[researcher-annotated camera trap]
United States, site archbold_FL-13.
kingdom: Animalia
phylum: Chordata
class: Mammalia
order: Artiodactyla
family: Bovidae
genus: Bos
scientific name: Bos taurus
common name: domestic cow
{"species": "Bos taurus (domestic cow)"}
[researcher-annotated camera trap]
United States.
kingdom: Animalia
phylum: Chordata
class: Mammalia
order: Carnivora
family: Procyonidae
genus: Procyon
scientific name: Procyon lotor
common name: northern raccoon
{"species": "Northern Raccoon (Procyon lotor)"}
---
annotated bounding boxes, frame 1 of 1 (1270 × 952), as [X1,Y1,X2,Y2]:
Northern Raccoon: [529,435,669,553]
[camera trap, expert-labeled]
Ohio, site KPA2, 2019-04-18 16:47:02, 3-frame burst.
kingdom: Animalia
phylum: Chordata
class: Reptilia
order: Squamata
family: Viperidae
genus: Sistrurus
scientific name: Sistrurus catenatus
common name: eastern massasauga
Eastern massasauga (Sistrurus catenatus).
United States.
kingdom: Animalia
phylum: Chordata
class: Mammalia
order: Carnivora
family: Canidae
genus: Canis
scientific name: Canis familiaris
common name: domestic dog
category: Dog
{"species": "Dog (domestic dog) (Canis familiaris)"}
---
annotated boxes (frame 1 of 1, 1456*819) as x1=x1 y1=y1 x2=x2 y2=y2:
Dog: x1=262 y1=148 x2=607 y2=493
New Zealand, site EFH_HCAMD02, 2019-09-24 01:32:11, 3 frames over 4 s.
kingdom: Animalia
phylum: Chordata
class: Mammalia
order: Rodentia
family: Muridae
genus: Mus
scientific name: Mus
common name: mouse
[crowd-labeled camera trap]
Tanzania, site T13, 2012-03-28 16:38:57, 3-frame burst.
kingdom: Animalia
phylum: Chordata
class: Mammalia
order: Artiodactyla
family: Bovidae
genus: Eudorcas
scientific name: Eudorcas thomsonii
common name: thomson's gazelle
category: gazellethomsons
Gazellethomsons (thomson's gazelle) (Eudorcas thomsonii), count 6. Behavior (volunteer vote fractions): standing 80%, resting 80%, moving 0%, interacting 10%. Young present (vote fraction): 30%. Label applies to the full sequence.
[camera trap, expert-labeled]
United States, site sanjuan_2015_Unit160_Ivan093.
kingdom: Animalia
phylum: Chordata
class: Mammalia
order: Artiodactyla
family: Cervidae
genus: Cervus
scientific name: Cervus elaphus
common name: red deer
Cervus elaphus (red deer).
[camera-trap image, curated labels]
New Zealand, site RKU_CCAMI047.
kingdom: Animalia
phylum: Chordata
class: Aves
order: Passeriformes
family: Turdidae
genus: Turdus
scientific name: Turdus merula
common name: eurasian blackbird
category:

============================================================

— Task goal —
Output the listing in full. Leave every line unchanged.

— Exercise output —
[researcher-annotated camera trap]
United States, site archbold_FL-13.
kingdom: Animalia
phylum: Chordata
class: Mammalia
order: Artiodactyla
family: Bovidae
genus: Bos
scientific name: Bos taurus
common name: domestic cow
{"species": "Bos taurus (domestic cow)"}
[researcher-annotated camera trap]
United States.
kingdom: Animalia
phylum: Chordata
class: Mammalia
order: Carnivora
family: Procyonidae
genus: Procyon
scientific name: Procyon lotor
common name: northern raccoon
{"species": "Northern Raccoon (Procyon lotor)"}
---
annotated bounding boxes, frame 1 of 1 (1270 × 952), as [X1,Y1,X2,Y2]:
Northern Raccoon: [529,435,669,553]
[camera trap, expert-labeled]
Ohio, site KPA2, 2019-04-18 16:47:02, 3-frame burst.
kingdom: Animalia
phylum: Chordata
class: Reptilia
order: Squamata
family: Viperidae
genus: Sistrurus
scientific name: Sistrurus catenatus
common name: eastern massasauga
Eastern massasauga (Sistrurus catenatus).
United States.
kingdom: Animalia
phylum: Chordata
class: Mammalia
order: Carnivora
family: Canidae
genus: Canis
scientific name: Canis familiaris
common name: domestic dog
category: Dog
{"species": "Dog (domestic dog) (Canis familiaris)"}
---
annotated boxes (frame 1 of 1, 1456*819) as x1=x1 y1=y1 x2=x2 y2=y2:
Dog: x1=262 y1=148 x2=607 y2=493
New Zealand, site EFH_HCAMD02, 2019-09-24 01:32:11, 3 frames over 4 s.
kingdom: Animalia
phylum: Chordata
class: Mammalia
order: Rodentia
family: Muridae
genus: Mus
scientific name: Mus
common name: mouse
[crowd-labeled camera trap]
Tanzania, site T13, 2012-03-28 16:38:57, 3-frame burst.
kingdom: Animalia
phylum: Chordata
class: Mammalia
order: Artiodactyla
family: Bovidae
genus: Eudorcas
scientific name: Eudorcas thomsonii
common name: thomson's gazelle
category: gazellethomsons
Gazellethomsons (thomson's gazelle) (Eudorcas thomsonii), count 6. Behavior (volunteer vote fractions): standing 80%, resting 80%, moving 0%, interacting 10%. Young present (vote fraction): 30%. Label applies to the full sequence.
[camera trap, expert-labeled]
United States, site sanjuan_2015_Unit160_Ivan093.
kingdom: Animalia
phylum: Chordata
class: Mammalia
order: Artiodactyla
family: Cervidae
genus: Cervus
scientific name: Cervus elaphus
common name: red deer
Cervus elaphus (red deer).
[camera-trap image, curated labels]
New Zealand, site RKU_CCAMI047.
kingdom: Animalia
phylum: Chordata
class: Aves
order: Passeriformes
family: Turdidae
genus: Turdus
scientific name: Turdus merula
common name: eurasian blackbird
category:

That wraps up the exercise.